В тени машины я лежу головой на ее коленях. Она только что сделала мне уколы от столбняка. Ей явно нехорошо, периодически она сильно вздрагивает от сдерживаемых слез. Я знаю, что утешать сейчас нельзя - сделаешь только хуже.
Глаза закрываются...Резко, как от удара просыпаюсь. Понимаю, что проиграл. Лежу в тенечке, рядом аккуратно сложены мои вещи, лежит чемоданчик Inmarsata. Ни Юльки, ни машины. Сильно кружится голова, видимо, укол был не только от столбняка. Поднимаюсь, в кармане листочек записки:
"Кот, прощай. Тут недалеко, дойдешь пешком. Ты меня поймешь. Береги слоника. Ты должен отдать его. Потом. Ты ее сразу узнаешь". И латиницей внизу "Юлька".
Как там у Визбора - вот и закончилось все, возвращаться пора...
И опять утро. Я сравнительно бодро вышагиваю по дороге. Ни единого человека. Шум приближающейся машины. Пока соображаю - спрятаться или нет, машина останавливается метрах в 20 впереди меня. Классика. Разбирает абстрактный интерес - из чего будут стрелять. Вот "Узи" хорошая вещь...
Дверь водителя распахивается.
Вот это сюрприз - Лела!
Я опускаю на землю чемоданчик с Inmarsat'ом, протягиваю вперед руку и громким голосом пою:
– Где ты, моя черноглазая, где...
Допеть до конца мне не дают.
– Ой, ухо отпусти!
– Вот тебе, Котяра, вот тебе за все, - очень больно таскает меня за ухо. Я не сопротивляюсь. Поделом!
– Это кто же тебя научил маленьких обижать?
Отпускает меня. Отворачивается, идет к машине. Я за ней. Довольный, усаживаюсь в прохладу, как всегда на заднее сиденье по диагонали от водителя. Черная грива загораживает мне все. Лела, не глядя на меня, говорит:
– Кто это тебя так отделал?
– Понимаешь, снежный человек встретился...
– И он же руку забинтовал?
Я в затруднении замолкаю.
– Ох, Кот, какое же ты трепло! Твои уже в аэропорту. Я тебе взяла билеты на сегодня и на завтра, на выбор. Со своими полетишь или завтра?

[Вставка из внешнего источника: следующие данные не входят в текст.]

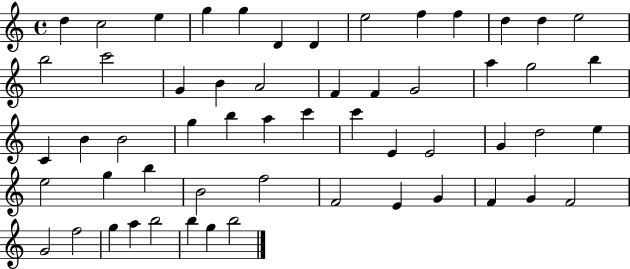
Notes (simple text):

D5/q C5/h E5/q G5/q G5/q D4/q D4/q E5/h F5/q F5/q D5/q D5/q E5/h B5/h C6/h G4/q B4/q A4/h F4/q F4/q G4/h A5/q G5/h B5/q C4/q B4/q B4/h G5/q B5/q A5/q C6/q C6/q E4/q E4/h G4/q D5/h E5/q E5/h G5/q B5/q B4/h F5/h F4/h E4/q G4/q F4/q G4/q F4/h G4/h F5/h G5/q A5/q B5/h B5/q G5/q B5/h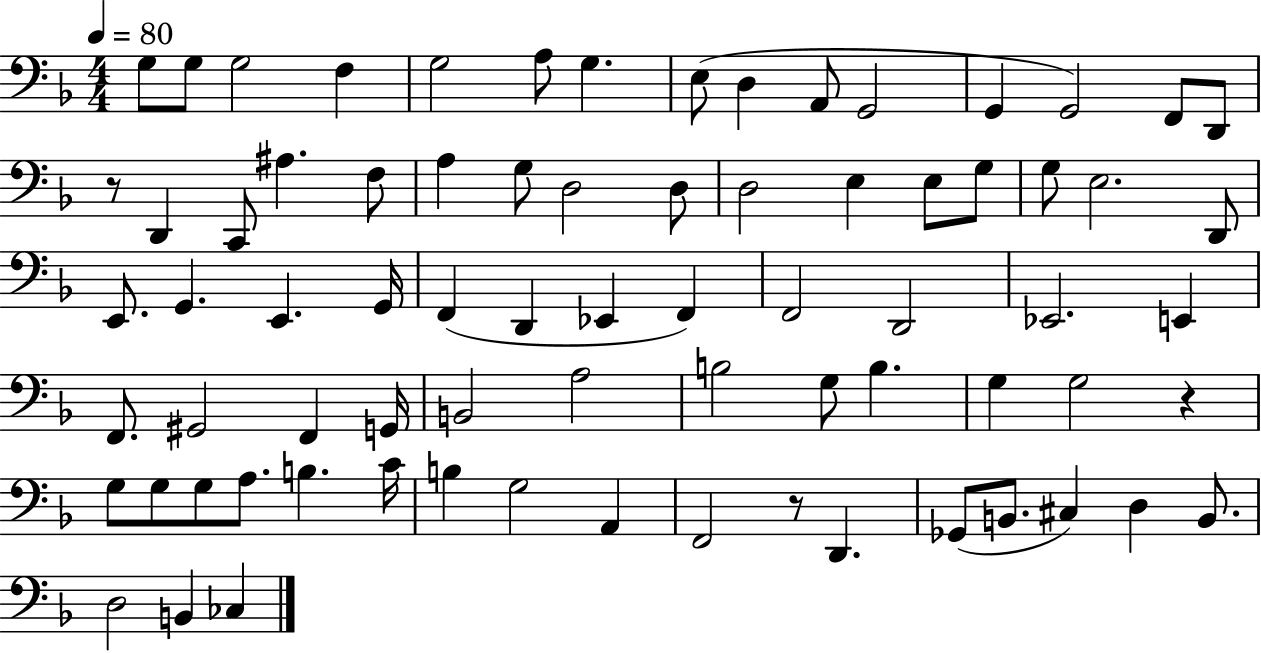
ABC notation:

X:1
T:Untitled
M:4/4
L:1/4
K:F
G,/2 G,/2 G,2 F, G,2 A,/2 G, E,/2 D, A,,/2 G,,2 G,, G,,2 F,,/2 D,,/2 z/2 D,, C,,/2 ^A, F,/2 A, G,/2 D,2 D,/2 D,2 E, E,/2 G,/2 G,/2 E,2 D,,/2 E,,/2 G,, E,, G,,/4 F,, D,, _E,, F,, F,,2 D,,2 _E,,2 E,, F,,/2 ^G,,2 F,, G,,/4 B,,2 A,2 B,2 G,/2 B, G, G,2 z G,/2 G,/2 G,/2 A,/2 B, C/4 B, G,2 A,, F,,2 z/2 D,, _G,,/2 B,,/2 ^C, D, B,,/2 D,2 B,, _C,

– ее голос в конце чуть заметно дрогнул.
Да, жизнь богата выборами между плохим и худшим. Мысленно в который раз назвав себя свиньей, говорю:
– Сегодня. А то мне еще завтра доклад делать... в Минске.
Она резко трогает с места...
Я сижу у мамы на даче в кухне и пью чай с клубникой. Мама тревожно смотрит на мою забинтованную левую руку:
– Как это тебя угораздило?
Дожевывая, невнятно говорю:
– Да вот, зазевался, дверью в поезде чуть прижали, ничего страшного.

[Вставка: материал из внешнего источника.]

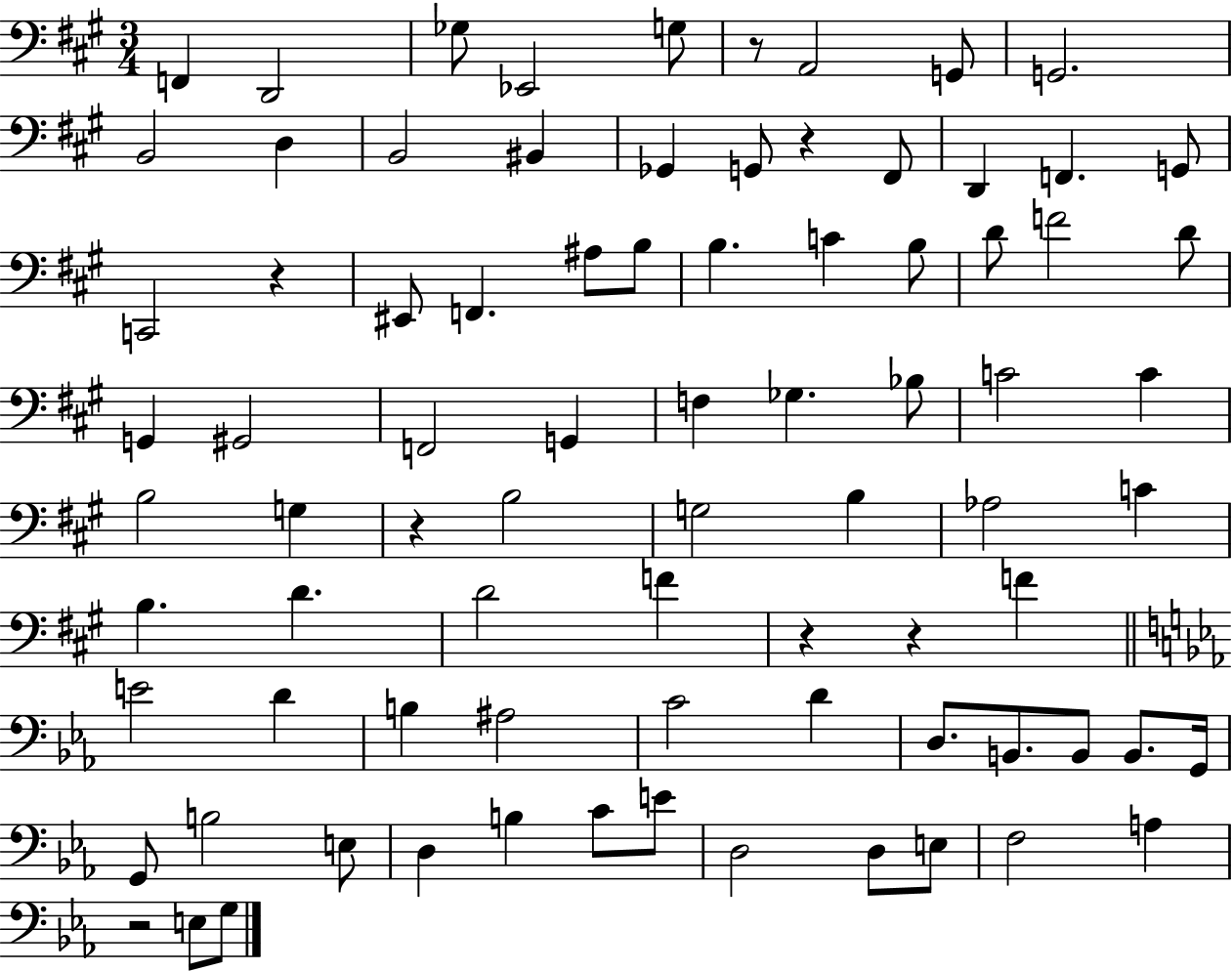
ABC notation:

X:1
T:Untitled
M:3/4
L:1/4
K:A
F,, D,,2 _G,/2 _E,,2 G,/2 z/2 A,,2 G,,/2 G,,2 B,,2 D, B,,2 ^B,, _G,, G,,/2 z ^F,,/2 D,, F,, G,,/2 C,,2 z ^E,,/2 F,, ^A,/2 B,/2 B, C B,/2 D/2 F2 D/2 G,, ^G,,2 F,,2 G,, F, _G, _B,/2 C2 C B,2 G, z B,2 G,2 B, _A,2 C B, D D2 F z z F E2 D B, ^A,2 C2 D D,/2 B,,/2 B,,/2 B,,/2 G,,/4 G,,/2 B,2 E,/2 D, B, C/2 E/2 D,2 D,/2 E,/2 F,2 A, z2 E,/2 G,/2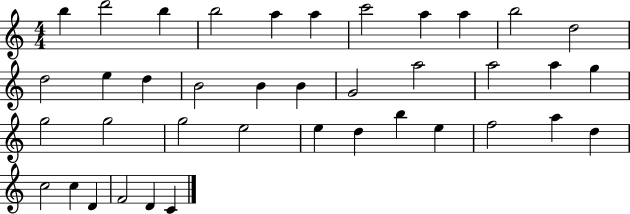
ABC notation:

X:1
T:Untitled
M:4/4
L:1/4
K:C
b d'2 b b2 a a c'2 a a b2 d2 d2 e d B2 B B G2 a2 a2 a g g2 g2 g2 e2 e d b e f2 a d c2 c D F2 D C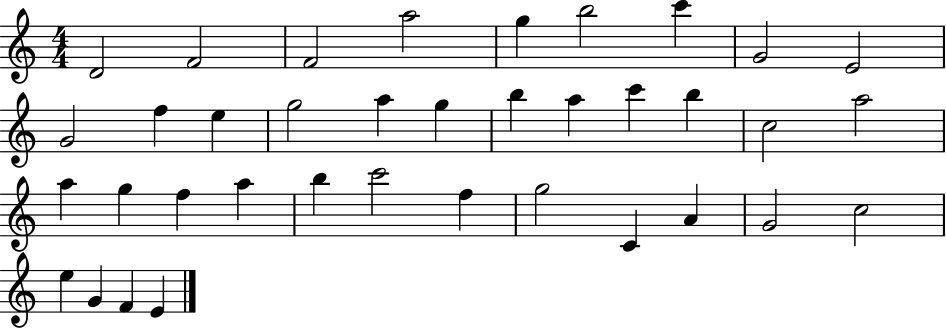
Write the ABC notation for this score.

X:1
T:Untitled
M:4/4
L:1/4
K:C
D2 F2 F2 a2 g b2 c' G2 E2 G2 f e g2 a g b a c' b c2 a2 a g f a b c'2 f g2 C A G2 c2 e G F E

– Но зато загорел здорово.
Да, загорел я здорово. На всю жизнь. Но ничего, мама скоро перестанет это замечать...
Когда мне становится слишком весело, я смотрю этот файл. Высота съемки очень большая, но видно все четко.
Юлька сидит, прислонившись спиной к большому валуну. Руками обхватила колени, волосы рассыпались, лица не видно. Ведь она спит, правда?

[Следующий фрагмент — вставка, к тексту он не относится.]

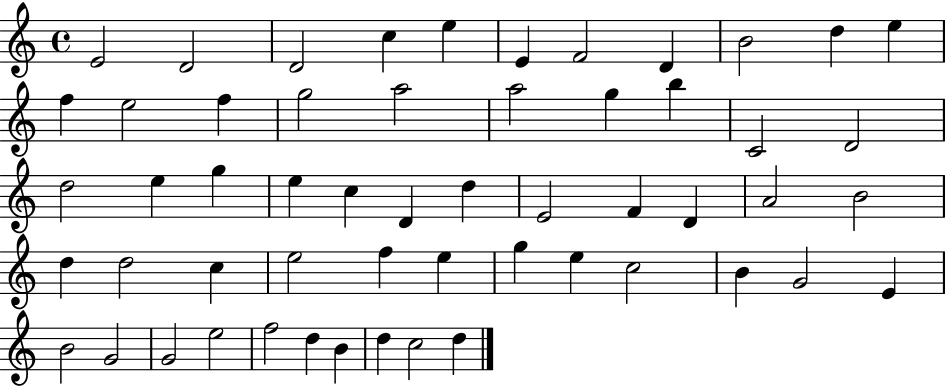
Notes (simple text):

E4/h D4/h D4/h C5/q E5/q E4/q F4/h D4/q B4/h D5/q E5/q F5/q E5/h F5/q G5/h A5/h A5/h G5/q B5/q C4/h D4/h D5/h E5/q G5/q E5/q C5/q D4/q D5/q E4/h F4/q D4/q A4/h B4/h D5/q D5/h C5/q E5/h F5/q E5/q G5/q E5/q C5/h B4/q G4/h E4/q B4/h G4/h G4/h E5/h F5/h D5/q B4/q D5/q C5/h D5/q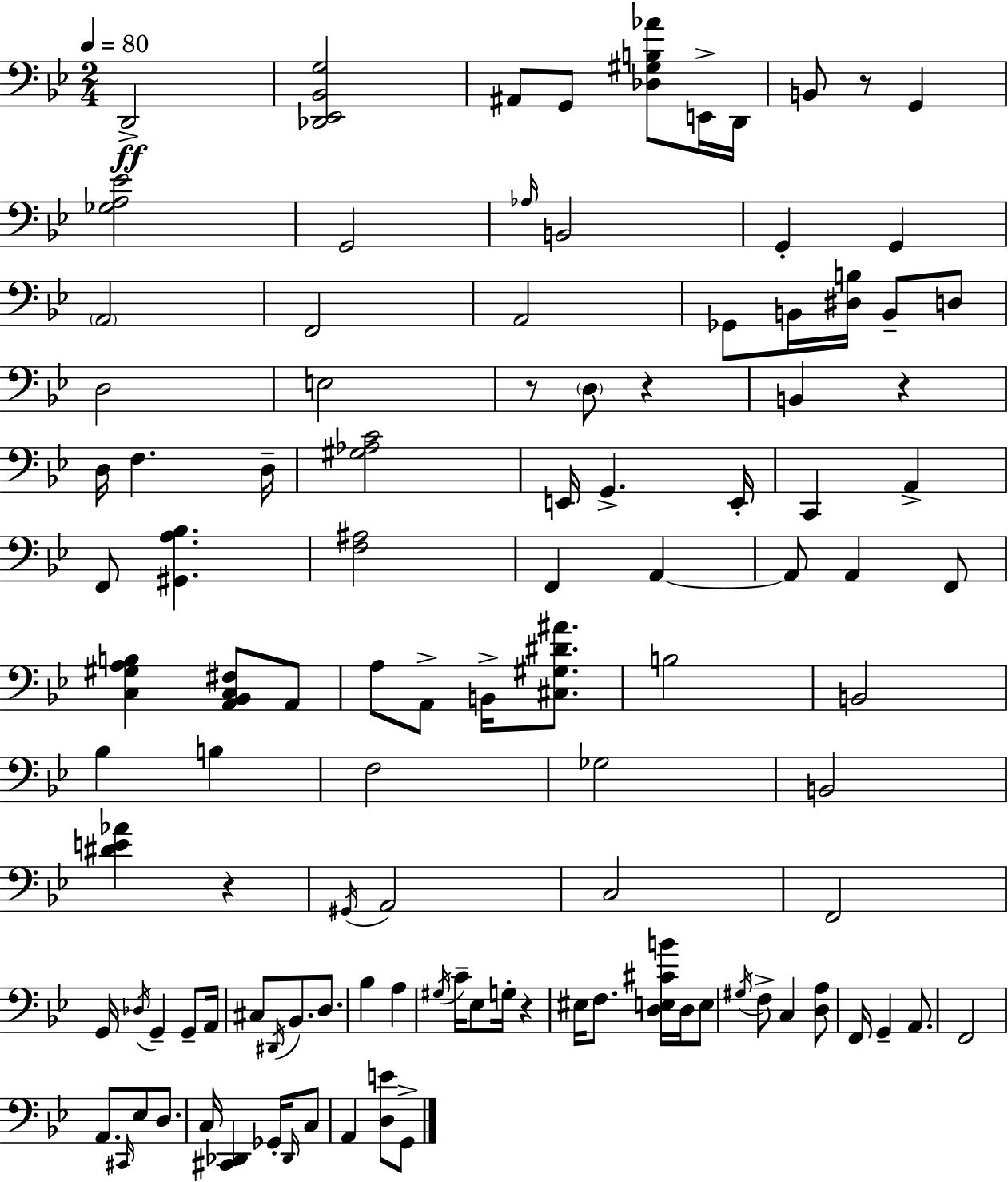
{
  \clef bass
  \numericTimeSignature
  \time 2/4
  \key g \minor
  \tempo 4 = 80
  d,2->\ff | <des, ees, bes, g>2 | ais,8 g,8 <des gis b aes'>8 e,16-> d,16 | b,8 r8 g,4 | \break <ges a ees'>2 | g,2 | \grace { aes16 } b,2 | g,4-. g,4 | \break \parenthesize a,2 | f,2 | a,2 | ges,8 b,16 <dis b>16 b,8-- d8 | \break d2 | e2 | r8 \parenthesize d8 r4 | b,4 r4 | \break d16 f4. | d16-- <gis aes c'>2 | e,16 g,4.-> | e,16-. c,4 a,4-> | \break f,8 <gis, a bes>4. | <f ais>2 | f,4 a,4~~ | a,8 a,4 f,8 | \break <c gis a b>4 <a, bes, c fis>8 a,8 | a8 a,8-> b,16-> <cis gis dis' ais'>8. | b2 | b,2 | \break bes4 b4 | f2 | ges2 | b,2 | \break <dis' e' aes'>4 r4 | \acciaccatura { gis,16 } a,2 | c2 | f,2 | \break g,16 \acciaccatura { des16 } g,4-- | g,8-- a,16 cis8 \acciaccatura { dis,16 } bes,8. | d8. bes4 | a4 \acciaccatura { gis16 } c'16-- ees8 | \break g16-. r4 eis16 f8. | <d e cis' b'>16 d16 e8 \acciaccatura { gis16 } f8-> | c4 <d a>8 f,16 g,4-- | a,8. f,2 | \break a,8. | \grace { cis,16 } ees8 d8. c16 | <cis, des,>4 ges,16-. \grace { des,16 } c8 | a,4 <d e'>8 g,8-> | \break \bar "|."
}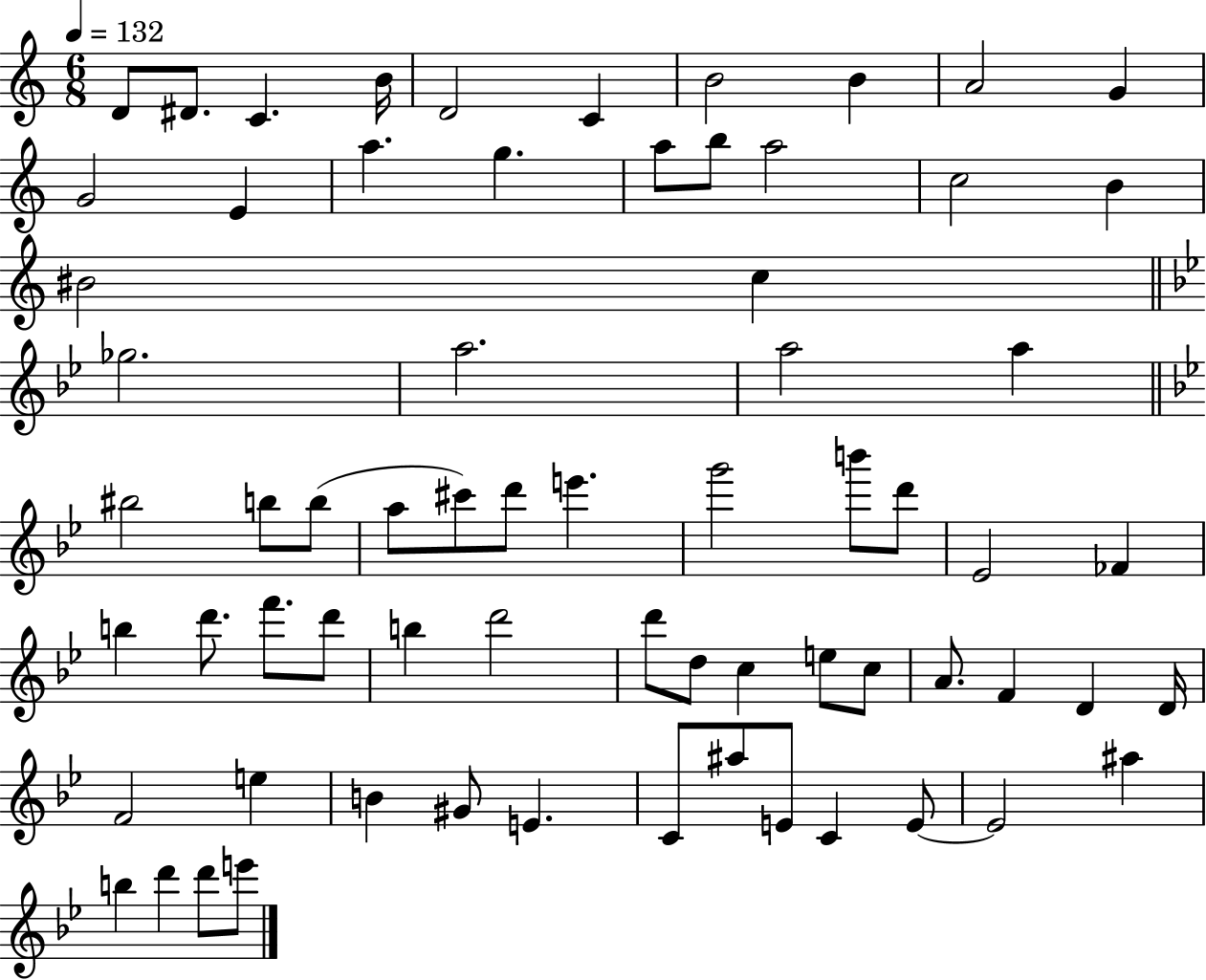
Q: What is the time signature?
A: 6/8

Она не обманула меня. Я действительно встретил ту, о которой она мне написала в записке. Но это уже совсем другая история.
ЭКСПЕРТ
– Заведут они мотор, досчитают до сорока восьми и ба-бах!
– Это точно!
"Белое солнце пустыни"
Вот это да! "Дяденьки, что вы делаете тут, столько больших дядей? Социализм - свободный труд свободно собравшихся людей". Так, кажется, писал Владимир Маяковский?